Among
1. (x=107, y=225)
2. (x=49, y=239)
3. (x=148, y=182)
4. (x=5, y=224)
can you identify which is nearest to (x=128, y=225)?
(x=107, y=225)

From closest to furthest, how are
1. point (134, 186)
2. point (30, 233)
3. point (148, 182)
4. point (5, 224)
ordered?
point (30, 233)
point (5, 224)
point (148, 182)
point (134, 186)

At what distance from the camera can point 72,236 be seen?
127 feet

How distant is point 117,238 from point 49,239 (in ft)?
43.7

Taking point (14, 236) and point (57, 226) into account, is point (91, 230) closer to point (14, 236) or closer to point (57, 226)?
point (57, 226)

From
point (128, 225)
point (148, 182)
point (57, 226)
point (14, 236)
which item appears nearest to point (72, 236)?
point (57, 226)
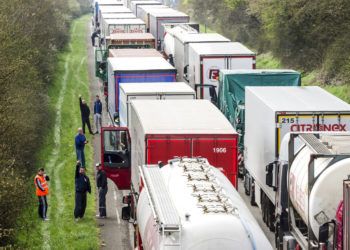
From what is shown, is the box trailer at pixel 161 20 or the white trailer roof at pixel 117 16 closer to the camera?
the box trailer at pixel 161 20

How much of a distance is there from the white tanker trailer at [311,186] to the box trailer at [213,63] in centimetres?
1482

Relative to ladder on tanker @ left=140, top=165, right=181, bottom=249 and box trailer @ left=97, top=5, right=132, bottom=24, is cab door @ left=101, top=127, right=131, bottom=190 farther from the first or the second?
box trailer @ left=97, top=5, right=132, bottom=24

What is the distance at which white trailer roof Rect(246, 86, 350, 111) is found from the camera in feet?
75.5

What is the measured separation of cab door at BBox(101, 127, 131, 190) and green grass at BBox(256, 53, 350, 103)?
19.0 meters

Task -
Reproduce verbatim every line starting at the line that holds "From closest to furthest, how are" and ending with the final line of the data; omit the pictures.

Result -
From closest to furthest, how are
1. point (134, 186)
2. point (30, 233)
3. point (148, 182)
4. point (5, 224)
ordered?
point (30, 233)
point (5, 224)
point (148, 182)
point (134, 186)

At what distance from the camera can point 72,236 be seen?
127 feet

How distant is point 117,238 from point 49,239 (in ft)?
43.7

Taking point (14, 236) and point (57, 226) into account, is point (91, 230) closer to point (14, 236) or closer to point (57, 226)?
point (57, 226)

From
point (128, 225)
point (148, 182)
point (57, 226)
point (14, 236)
which item appears nearest to point (72, 236)?
point (57, 226)
From what is shown, is the box trailer at pixel 161 20 or the white trailer roof at pixel 117 16 closer to the camera?
the box trailer at pixel 161 20

How much of a distance is there from the white tanker trailer at [311,186] to the box trailer at [213,63] in centimetres?
1482

Relative to ladder on tanker @ left=140, top=165, right=181, bottom=249 and box trailer @ left=97, top=5, right=132, bottom=24, is cab door @ left=101, top=127, right=131, bottom=190 farther from the first or the second?
box trailer @ left=97, top=5, right=132, bottom=24

What is the distance at which white trailer roof Rect(246, 86, 350, 111) is found from the camera in feet?
75.5

What is the measured separation of cab door at BBox(101, 127, 131, 190) and green grass at BBox(256, 53, 350, 103)?
19.0 meters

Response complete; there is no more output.